At least she could find the old queen, maybe, or Abbot Gildas, or one of the Ladies, and ask some sensible questions.
She ventured out into the morning sunlight, and that was when she saw him riding in along the path that led to the Abbey, looking worn and weary and as broken as she.
“Lancelin?” she faltered.
And although he could not possibly have heard her, he looked up, straight at her.
But his expression did not change. And although he dismounted, tethered a horse that looked as beaten and weary as he, and walked toward her, there was nothing of joy and nothing of love, in his face.
“Gwen,” he said, stopping a little too far away from her to have taken her hand. “They told me you were here.”
And there it was. That love, if love it really had been, had burned bright and guttered out. When she tried to find it in herself, all she could sense were cinders and ashes and regret. She nodded. “I have been ill,” she said, and she released that dead love to fall to pieces in the aching void inside her. “I have heard of nothing since—”
“Ah.” The silence hung awkwardly between them. “They never sing of these things, in the tales. Never talk about what happens after everything is over.”
She swallowed. “And what does happen?” she asked.

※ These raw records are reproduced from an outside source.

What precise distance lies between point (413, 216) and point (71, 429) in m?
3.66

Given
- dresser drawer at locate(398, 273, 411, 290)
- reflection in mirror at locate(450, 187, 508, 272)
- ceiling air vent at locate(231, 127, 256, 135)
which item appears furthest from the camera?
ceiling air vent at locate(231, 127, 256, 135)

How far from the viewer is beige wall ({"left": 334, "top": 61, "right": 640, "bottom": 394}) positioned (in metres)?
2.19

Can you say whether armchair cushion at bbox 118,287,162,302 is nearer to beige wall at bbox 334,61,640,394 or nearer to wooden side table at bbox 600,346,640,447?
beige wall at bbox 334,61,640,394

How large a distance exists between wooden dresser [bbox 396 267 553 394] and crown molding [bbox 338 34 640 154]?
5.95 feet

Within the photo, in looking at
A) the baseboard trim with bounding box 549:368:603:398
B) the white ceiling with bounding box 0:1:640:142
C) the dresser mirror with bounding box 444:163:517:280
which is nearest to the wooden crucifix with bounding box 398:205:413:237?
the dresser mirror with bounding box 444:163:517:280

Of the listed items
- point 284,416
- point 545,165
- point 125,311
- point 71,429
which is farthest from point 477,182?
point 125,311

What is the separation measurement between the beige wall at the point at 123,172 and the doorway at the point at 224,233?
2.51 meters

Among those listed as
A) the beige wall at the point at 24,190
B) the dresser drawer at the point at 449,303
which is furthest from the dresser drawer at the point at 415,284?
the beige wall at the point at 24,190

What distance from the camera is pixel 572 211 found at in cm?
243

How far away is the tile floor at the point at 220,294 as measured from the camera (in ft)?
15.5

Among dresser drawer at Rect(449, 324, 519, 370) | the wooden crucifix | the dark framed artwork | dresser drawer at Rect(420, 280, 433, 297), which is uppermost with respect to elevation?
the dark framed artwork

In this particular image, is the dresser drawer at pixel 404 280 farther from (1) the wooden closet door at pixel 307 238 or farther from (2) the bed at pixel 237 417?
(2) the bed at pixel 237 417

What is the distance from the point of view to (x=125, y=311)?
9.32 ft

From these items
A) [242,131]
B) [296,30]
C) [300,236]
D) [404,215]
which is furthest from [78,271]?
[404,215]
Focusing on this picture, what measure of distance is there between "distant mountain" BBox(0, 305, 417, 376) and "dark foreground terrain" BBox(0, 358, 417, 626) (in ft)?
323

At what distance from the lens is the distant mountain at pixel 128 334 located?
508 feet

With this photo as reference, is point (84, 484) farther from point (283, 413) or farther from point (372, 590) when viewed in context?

His eyes held the wisdom of terrible sorrow. “Life goes on. Planting and harvest, birth and death, sun and rain. The world does not end for everyone. Just for a few.” He sighed. “But you don’t want to hear philosophy. The Saxons took a terrible beating, and no, they have not overrun the countryside. There is no High King, and things have broken down into squabbling among all the petty kings again. Most of the Companions are dead. Those that survived have retreated to their estates or taken places in the courts from which they came. Even Celliwig is mostly deserted, except for Kai and the few men that limped home from Camlann. Rumor says that you are dead, you are turned Christian and gone into retreat, or you have followed Arthur into Annwn, where you will both await a day that you are needed.” He shrugged. “I came to see if the fourth rumor was true, that you were here, and if you were, to say farewell.”